Vale recordar que no toda nieve ni siquiera todo hielo es un glaciar. Por definición, un glaciar es esencialmente un río de hielo de varios metros de espesor que se mueve milimétricamente, formado por hielo compactado por miles de años y con una fuente de nieve que lo alimenta. Su movimiento es imperceptible, pero los científicos lo pueden medir con sus instrumentos.
Si un glaciar se vuelve muy pequeño o deja de moverse, deja de ser un glaciar. Pasa a ser un “campo de nieve” o, como se dice ahora, un glaciar extinto: aparecen huecos por los que se ven rocas, nunca vuelve la dinámica del hielo y solo quedan unos parches de nieve aquí y allá.

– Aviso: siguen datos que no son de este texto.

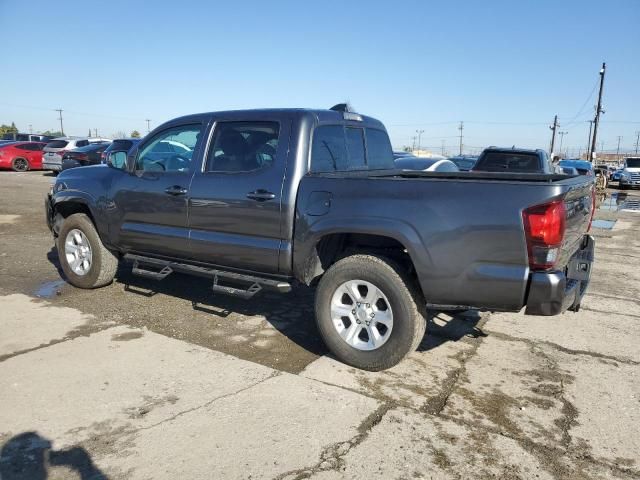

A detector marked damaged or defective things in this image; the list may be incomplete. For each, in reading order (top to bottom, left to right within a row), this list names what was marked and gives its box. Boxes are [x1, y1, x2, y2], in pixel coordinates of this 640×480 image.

pavement crack [270, 404, 390, 478]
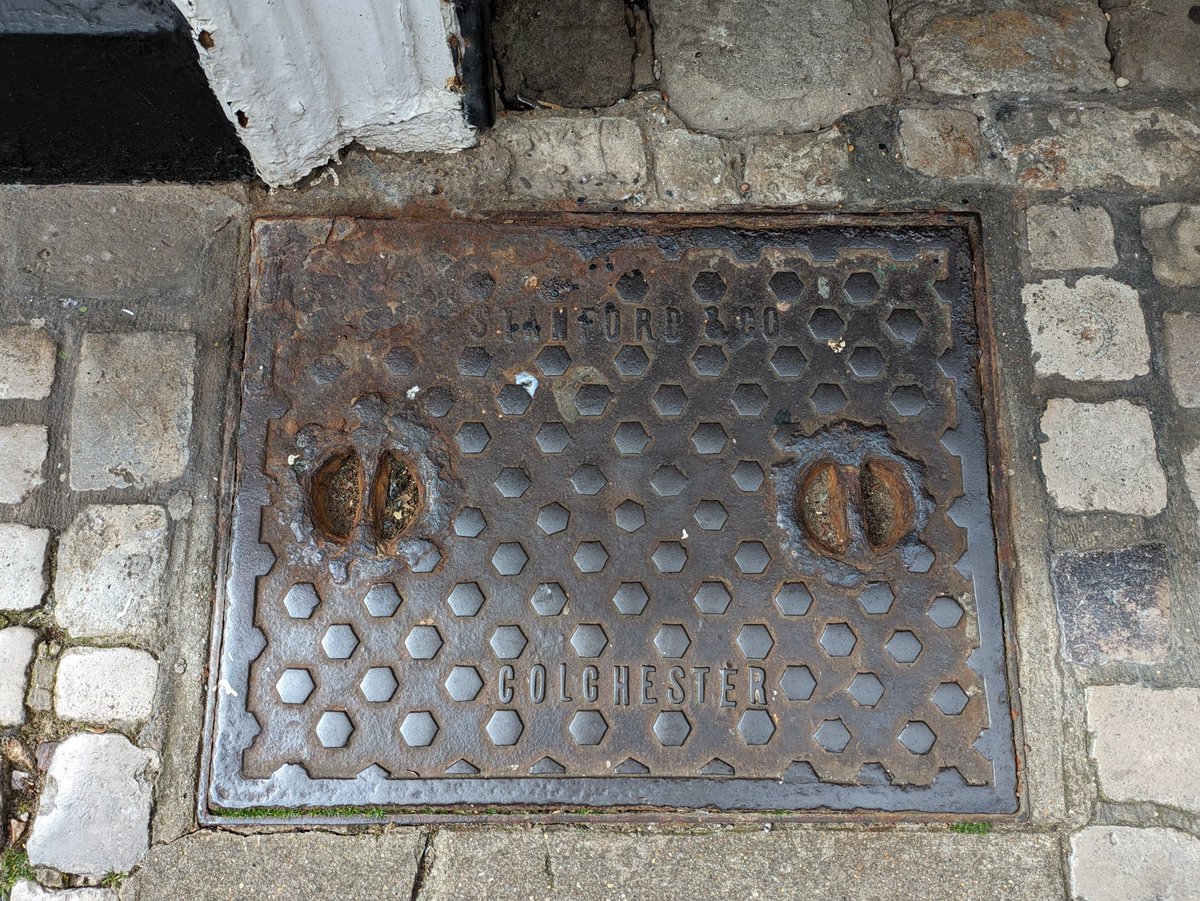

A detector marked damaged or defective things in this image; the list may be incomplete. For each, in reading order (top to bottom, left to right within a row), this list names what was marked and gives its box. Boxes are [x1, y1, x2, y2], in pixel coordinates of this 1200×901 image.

rusty metal surface [204, 213, 1012, 816]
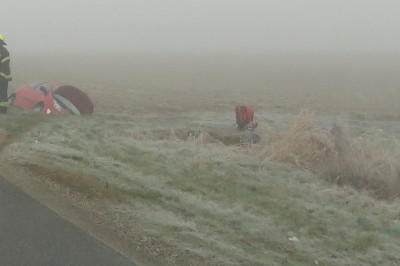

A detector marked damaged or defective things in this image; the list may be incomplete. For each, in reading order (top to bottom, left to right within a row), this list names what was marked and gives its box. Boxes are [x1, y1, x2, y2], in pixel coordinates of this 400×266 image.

Y es que, aunque en teoría, los glaciares podrían volver, eso no es posible con el calentamiento global. Se necesitaría que caiga mucha nieve en las montañas, el triple de lo que cae ahora y eso durante diez o veinte años seguidos. Y, además, que nuestros veranos no sean tan secos y calientes. Piénsese que la Tierra está rompiendo récords de altas temperaturas desde hace más de un año.
Incluso si es que hoy detuviéramos por completo todos los autos e industrias del planeta y no se emitiera un solo miligramo más de carbono a la atmósfera, los científicos dicen que es demasiado tarde para los glaciares pequeños del planeta. Tal vez tendrían un chance los más grandes. Pero hay científicos más pesimistas: dicen que para 2050 no quedará ni un solo glaciar en el Ecuador. No quiero, no puedo imaginarme al Cotopaxi, el Antisana, el Cayambe o El Altar sin glaciares.
Sugiero que las entidades ambientalistas, y los consejos provinciales de Tungurahua y Chimborazo, organicen el funeral del último glaciar del Carihuairazo, como un acto simbólico de conciencia ambiental.
La actual sequía es otro aviso de lo que nos espera. Por lo pronto, quejémonos si queremos del Gobierno, pero hagamos cada uno nuestra parte, ahorrando agua y luz, separando nuestra basura y consumiendo productos de agricultura sostenible y procesos de producción limpia.